Please retype the entries below word for word, passing over every picture.

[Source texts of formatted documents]
/---

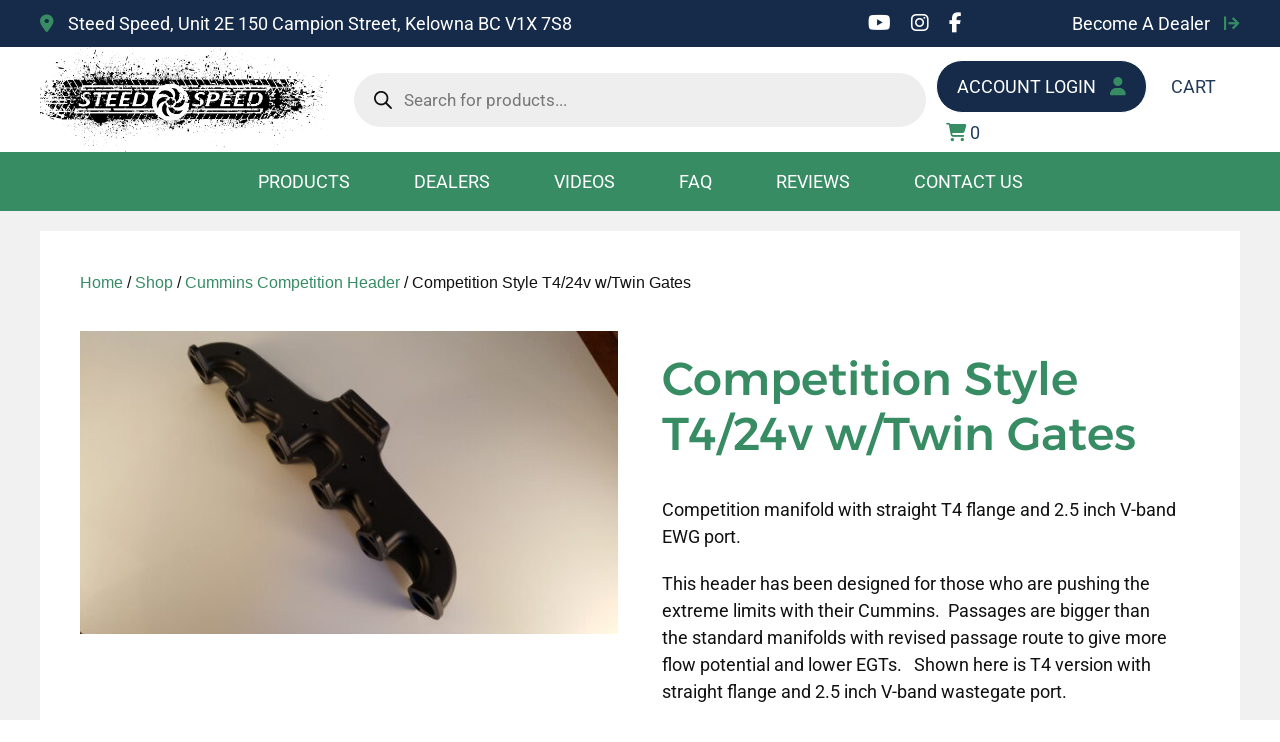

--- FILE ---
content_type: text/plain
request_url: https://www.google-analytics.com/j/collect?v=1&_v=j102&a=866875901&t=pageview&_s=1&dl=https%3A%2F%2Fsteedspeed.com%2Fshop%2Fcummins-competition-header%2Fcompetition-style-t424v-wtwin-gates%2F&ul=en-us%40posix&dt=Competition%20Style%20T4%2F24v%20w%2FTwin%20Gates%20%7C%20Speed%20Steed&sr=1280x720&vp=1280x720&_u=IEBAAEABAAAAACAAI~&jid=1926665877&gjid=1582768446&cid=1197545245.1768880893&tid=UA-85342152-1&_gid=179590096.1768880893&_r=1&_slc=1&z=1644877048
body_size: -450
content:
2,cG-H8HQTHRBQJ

\---

*Output*:
--- FILE ---
content_type: text/plain
request_url: https://www.google-analytics.com/j/collect?v=1&_v=j102&a=866875901&t=pageview&_s=1&dl=https%3A%2F%2Fsteedspeed.com%2Fshop%2Fcummins-competition-header%2Fcompetition-style-t424v-wtwin-gates%2F&ul=en-us%40posix&dt=Competition%20Style%20T4%2F24v%20w%2FTwin%20Gates%20%7C%20Speed%20Steed&sr=1280x720&vp=1280x720&_u=IEBAAEABAAAAACAAI~&jid=1926665877&gjid=1582768446&cid=1197545245.1768880893&tid=UA-85342152-1&_gid=179590096.1768880893&_r=1&_slc=1&z=1644877048
body_size: -450
content:
2,cG-H8HQTHRBQJ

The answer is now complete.